In search of the perfect tapa

Salvelio and I have been immersing ourselves in the tapa culture of Spain, with even the tiniest of village bars offering their own delicious and often unique specialities.


You typically get a free tapa or snack with your drink and we were amazed that one of these combined, say, with a glass of Rioja or Ribera red or a ¨small¨ beer called a caña, could still cost as little as 1 Euro.

That is pretty much what we paid the last time we were in Spain four years ago, which is surprising considering the word on everyone´s lips right now is ¨crisis¨.

You notice the effects of the country´s economic troubles by speaking to ordinary people; for instance a friend of ours from Salamanca who was once a successful carpenter but for whom work has dried up to the extent he must now work in an abbatoir in order to feed his family.

The whole of Spain has summer sales at the moment as as I was trawling the stores I noticed that, despite tantalising offers, most of them appeared quite empty, including the iconic El Corte Ingles or one of my favourites, Massimo Dutti – further indication times are indeed tough for many.

But what was far from empty were the countless little bars and restaurants – the Spaniards will forgo summer sales but never the opportunity to meet and feast.

Salvelio´s home village of Guijuelo in the region of Castilla y Leon is where we have been having many of our tapas or “pinchos” before heading ¨home¨ to Julio Carlos´s mom Señora Isa who, like her son, is an excellent cook.

There will never be fewer than three or four stops for “cañas y tapas” before lunch; often we´ll be on our way home only to bump into an old friend or acquaintance of Salvelio´s who will then insist: come, let´s go for a tapa.

There is a level of spontaneity in Spain, especially in the villages or pueblos, that we have seldom experienced in South Africa, except perhaps when we were students.

The tapa bar experience, too, is never about getting drunk and disorderly, but always about togetherness.
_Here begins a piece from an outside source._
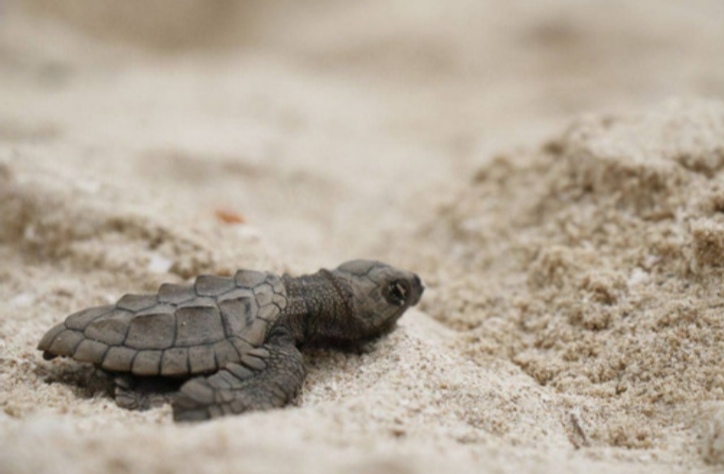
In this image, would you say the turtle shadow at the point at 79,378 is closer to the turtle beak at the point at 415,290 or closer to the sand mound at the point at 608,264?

There are few drunkards here, only community centred people old and young who will gather in the bars to catch up before lunch, often with young children in tow.

In Guijuelo one of our favourite tapas bars is La Taberna, which belongs to Toñi, a vivacious and intriguingly attractive young woman with huge blue eyes and a ready smile.

The almost seductive way in which she carves paper-thin slivers of jamon Iberico (Iberic dry-cured ham) from the leg mounted on the wall behind the bar before plating it with slices of sheep´s milk cheese or “queso de oveja” could in part be why her bar is so popular, especially among the town´s bachelors!

Toñi also serves a variety of “tostas” or toasts drizzled with olive oil and graced with various toppings. We especially enjoy the tostas with anchovy and blue cheese – a combination that sounds radical but is quite delicious – or the goat´s cheese tostas with caramelised onions.

You can also get a slice of morcilla or blood sausage on your tosta, or else a slice of farinato which is a type of bread sausage made with bread (of course), aniseed, pimenton or smoked paprika, pork fat and aguardiente, the latter a type of liquor not unlike witblits. It sounds hideous, I know, but top it with a fried quail´s egg as she does with the farinato or morcilla tostas and you´ll soon be asking for another!

Guijuelo is famous for its jamon Iberico as this is the town in Spain where most of the country´s jamon factories are centred. Just about every bar will have the finest jamon on offer and indeed most homes will also have a leg from which they can carve slices as needed.

Every region has its own specialities and when in La Rioja, some four hours’ drive from Guijuelo, tapas are often enjoyed along with a glass of fine Rioja red wine for which the region is renowned.

A friend of ours who grew up in Guijuelo has been living in the city of Logroño in Rioja for 10 years or more. During our visit there Mariangeles took us to the main ¨tapas street¨in the city centre.

Our first stop was Bar Lorenzo where whe had fantastic pinchos morunos (like a South African sosatie) made from Iberic pork and grilled over the coals with the bar´s secret salsa made with fresh herbs and olive oil.

These were wolfed down with such relish I got salsa in my sandals and took my well-lubricated toes all over town – including to a bar called Blanco y Negro (black and white) where we had toasted buns stuffed with white anchovies or “boquerones” and grilled peppers.

Another tapa highlight was at a nondescript little bar called Juan y Pinchame where the speciality is prawns threaded onto skewers with pinapple, which are then perfectly grilled.

Salvelio and I have always enjoyed doing tapa-inspired lunches or even dinners at home rather than the usual three course effort. We have been gathering some great new tapa ideas and can´t wait to try them out once we are back in South Africa. We might even ask for tasting volunteers (hopefully not victims).